▸ **TASK GOAL**: Extract the text of every entry below word for word, leaving out the pictures.

▸ **MATERIAL**:
□ □ □ □

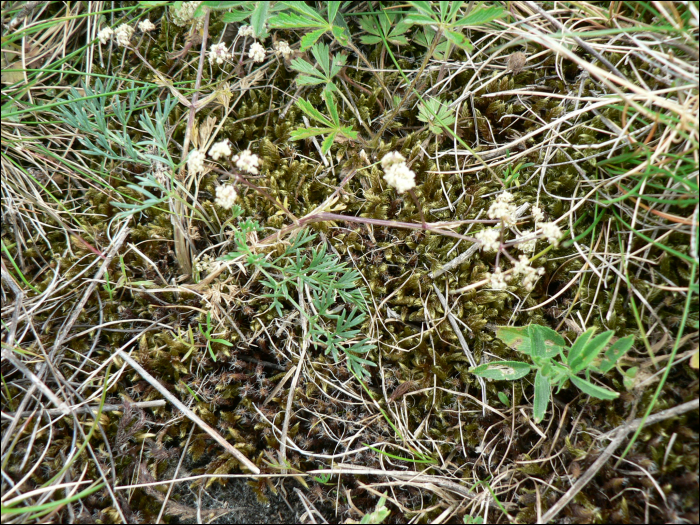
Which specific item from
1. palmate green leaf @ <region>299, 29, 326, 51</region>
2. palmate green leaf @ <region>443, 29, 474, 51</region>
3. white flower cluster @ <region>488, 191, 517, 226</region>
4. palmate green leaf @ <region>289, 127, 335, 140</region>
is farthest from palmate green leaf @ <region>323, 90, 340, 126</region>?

□ □ □ □

▸ **EXERCISE SOLUTION**:
Which specific item from
1. palmate green leaf @ <region>299, 29, 326, 51</region>
2. palmate green leaf @ <region>443, 29, 474, 51</region>
3. white flower cluster @ <region>488, 191, 517, 226</region>
4. palmate green leaf @ <region>289, 127, 335, 140</region>
is farthest from palmate green leaf @ <region>323, 90, 340, 126</region>?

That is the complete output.